News Bola Daerah Sulawesi Sumatera Jabar Banten Jateng DI Yogya Jatim Bali

Sejumlah Orang Tua Siswa di Gorontalo Tolak Kartu Vaksin Sebagai Syarat PTM

Salah satu dari orang tua siswa di Kota Gorontalo mengaku datang melakukan pengaduan untuk memperjuangkan hak anaknya agar bisa PTM
  • Reporter :
  • Editor :
Selasa, 1 Maret 2022 - 08:25 WIB
Orang tua siswa mendatangi Lembaga Advokasi Khusus Perempuan dan Anak (LAKPA)
Sumber :
  • Kadek Sugiarta

Kota Gorontalo - Sejumlah orang tua siswa mendatangi Lembaga Advokasi Khusus Perempuan dan Anak (LAKPA), untuk mengadukan kebijakan Dinas Pendidikan Kota Gorontalo yang mensyaratkan vaksinasi sebagai ketentuan untuk bisa mengikuti pembelajaran Tatap Muka (PTM), Senin (28/2/2022).

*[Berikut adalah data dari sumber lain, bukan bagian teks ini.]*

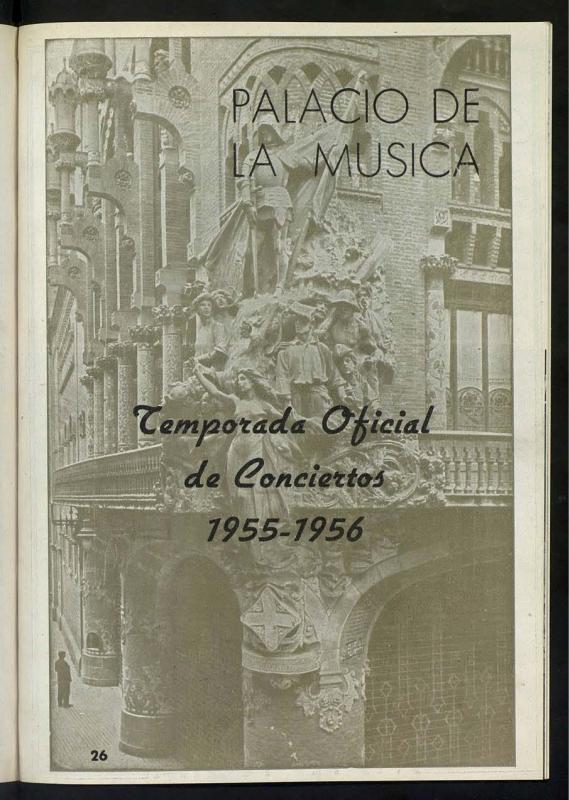 PALACIO DE
LA MUSICA

Temporada Oficial
de Conciertos
1955-1956

26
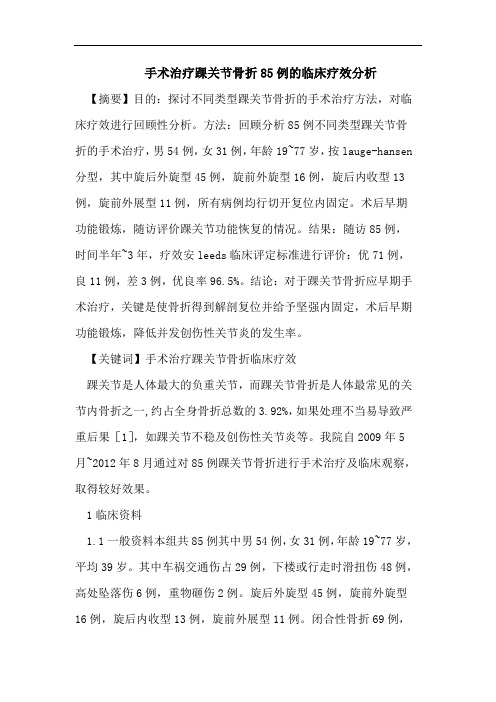 手术治疗踝关节骨折85例的临床疗效分析

【摘要】目的：探讨不同类型踝关节骨折的手术治疗方法，对临床疗效进行回顾性分析。方法：回顾分析85例不同类型踝关节骨折的手术治疗，男54例，女31例，年龄19~77岁，按lauge-hansen分型，其中旋后外旋型45例，旋前外旋型16例，旋后内收型13例，旋前外展型11例，所有病例均行切开复位内固定。术后早期功能锻炼，随访评价踝关节功能恢复的情况。结果：随访85例，时间半年~3年，疗效安leeds临床评定标准进行评价：优71例，良11例，差3例，优良率96.5%。结论：对于踝关节骨折应早期手术治疗，关键是使骨折得到解剖复位并给予坚强内固定，术后早期功能锻炼，降低并发创伤性关节炎的发生率。

【关键词】手术治疗踝关节骨折临床疗效

踝关节是人体最大的负重关节，而踝关节骨折是人体最常见的关节内骨折之一,约占全身骨折总数的3.92%,如果处理不当易导致严重后果［1］，如踝关节不稳及创伤性关节炎等。我院自2009年5月~2012年8月通过对85例踝关节骨折进行手术治疗及临床观察，取得较好效果。

1临床资料

1.1一般资料本组共85例其中男54例,女31例,年龄19~77岁，平均39岁。其中车祸交通伤占29例，下楼或行走时滑扭伤48例，高处坠落伤6例，重物砸伤2例。旋后外旋型45例，旋前外旋型16例，旋后内收型13例，旋前外展型11例。闭合性骨折69例，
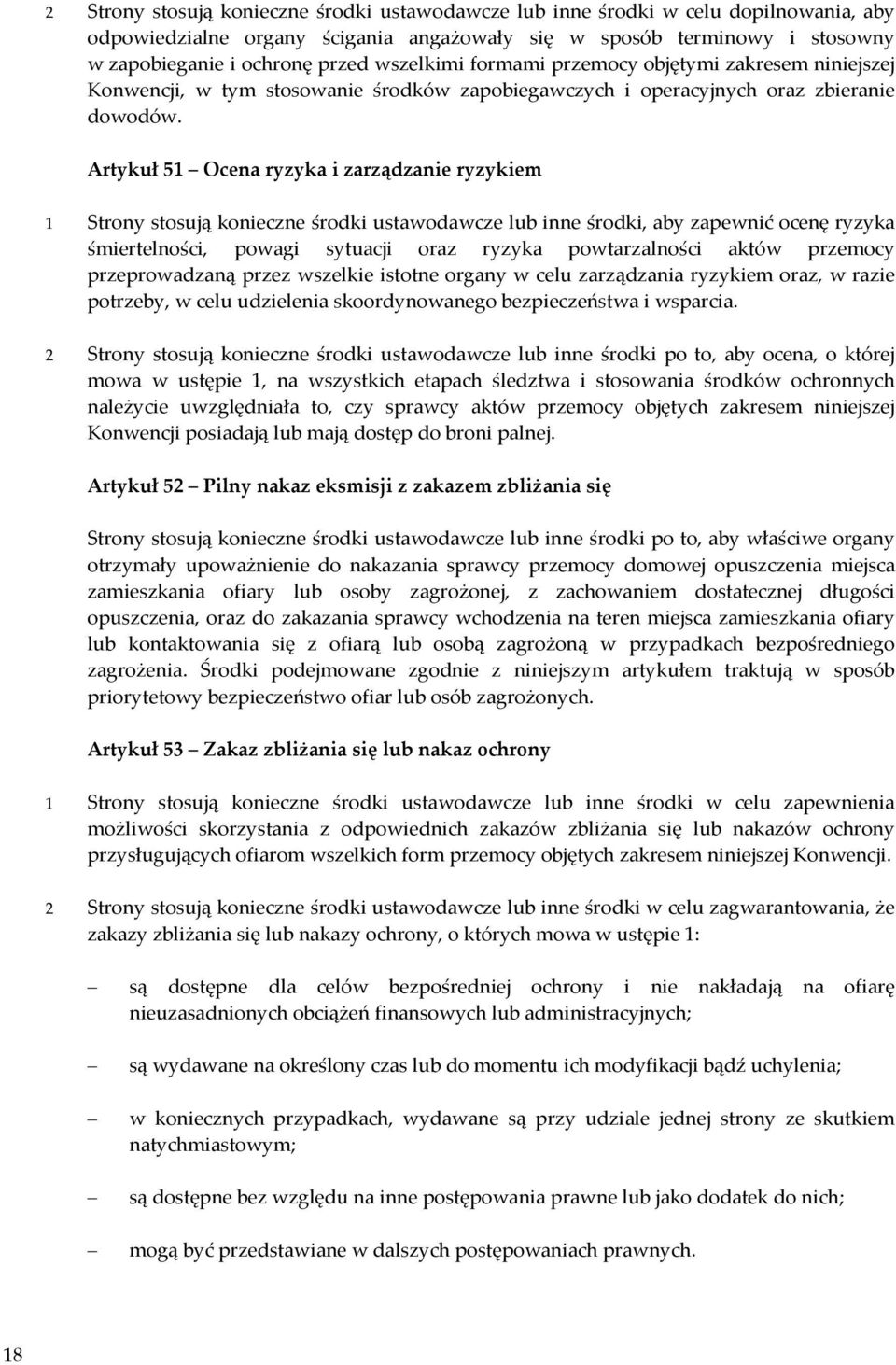 2 Strony stosują konieczne środki ustawodawcze lub inne środki w celu dopilnowania, aby odpowiedzialne organy ścigania angażowały się w sposób terminowy i stosowny w zapobieganie i ochronę przed wszelkimi formami przemocy objętymi zakresem niniejszej Konwencji, w tym stosowanie środków zapobiegawczych i operacyjnych oraz zbieranie dowodów.

Artykuł 51 — Ocena ryzyka i zarządzanie ryzykiem

1 Strony stosują konieczne środki ustawodawcze lub inne środki, aby zapewnić ocenę ryzyka śmiertelności, powagi sytuacji oraz ryzyka powtarzalności aktów przemocy przeprowadzaną przez wszelkie istotne organy w celu zarządzania ryzykiem oraz, w razie potrzeby, w celu udzielenia skoordynowanego bezpieczeństwa i wsparcia.

2 Strony stosują konieczne środki ustawodawcze lub inne środki po to, aby ocena, o której mowa w ustępie 1, na wszystkich etapach śledztwa i stosowania środków ochronnych należycie uwzględniała to, czy sprawcy aktów przemocy objętych zakresem niniejszej Konwencji posiadają lub mają dostęp do broni palnej.

Artykuł 52 — Pilny nakaz eksmisji z zakazem zbliżania się

Strony stosują konieczne środki ustawodawcze lub inne środki po to, aby właściwe organy otrzymały upoważnienie do nakazania sprawcy przemocy domowej opuszczenia miejsca zamieszkania ofiary lub osoby zagrożonej, z zachowaniem dostatecznej długości opuszczenia, oraz do zakazania sprawcy wchodzenia na teren miejsca zamieszkania ofiary lub kontaktowania się z ofiarą lub osobą zagrożoną w przypadkach bezpośredniego zagrożenia. Środki podejmowane zgodnie z niniejszym artykułem traktują w sposób priorytetowy bezpieczeństwo ofiar lub osób zagrożonych.

Artykuł 53 — Zakaz zbliżania się lub nakaz ochrony

1 Strony stosują konieczne środki ustawodawcze lub inne środki w celu zapewnienia możliwości skorzystania z odpowiednich zakazów zbliżania się lub nakazów ochrony przysługujących ofiarom wszelkich form przemocy objętych zakresem niniejszej Konwencji.

2 Strony stosują konieczne środki ustawodawcze lub inne środki w celu zagwarantowania, że zakazy zbliżania się lub nakazy ochrony, o których mowa w ustępie 1:

— są dostępne dla celów bezpośredniej ochrony i nie nakładają na ofiarę nieuzasadnionych obciążeń finansowych lub administracyjnych;

— są wydawane na określony czas lub do momentu ich modyfikacji bądź uchylenia;

— w koniecznych przypadkach, wydawane są przy udziale jednej strony ze skutkiem natychmiastowym;

— są dostępne bez względu na inne postępowania prawne lub jako dodatek do nich;

— mogą być przedstawiane w dalszych postępowaniach prawnych.

18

Lola Daud, salah satu dari orang tua siswa di Kota Gorontalo mengaku datang melakukan pengaduan untuk memperjuangkan hak anaknya agar bisa masuk sekolah tatap muka, karena sudah dua minggu anaknya hanya mengikuti pembelajaran daring.

ADVERTISEMENT

GULIR UNTUK LANJUT BACA

Dirinya pun mengaku kalau pembelajaran daring sangat tidak efektif penerapannya, karena guru hanya mengirimkan materi melalui grup WhatsApp.

“Kalau belajar daring, guru sama sekali tidak mengajar hanya membagikan materi lewat grup WhatsApp. Saya pun harus menggantikan peran guru mengajarkan materi itu, sedangkan saya ini ibu rumah tangga biasa dan tidak punya kapasitas apalagi kualitas mengajar seperti guru,” ungkapnya.

Lola pun menjelaskan alasan anaknya tidak diizinkan menerima vaksin Covid-19 karena takut dan khawatir jika anaknya kenapa-kenapa.

“Anak saya itu sudah berusia sembilan tahun, dan selama sembilan tahun ini sering masuk rumah sakit karena ada penyakit tifus. Saya masih khawatir kalau kenapa-kenapa nantinya,” imbuhnya.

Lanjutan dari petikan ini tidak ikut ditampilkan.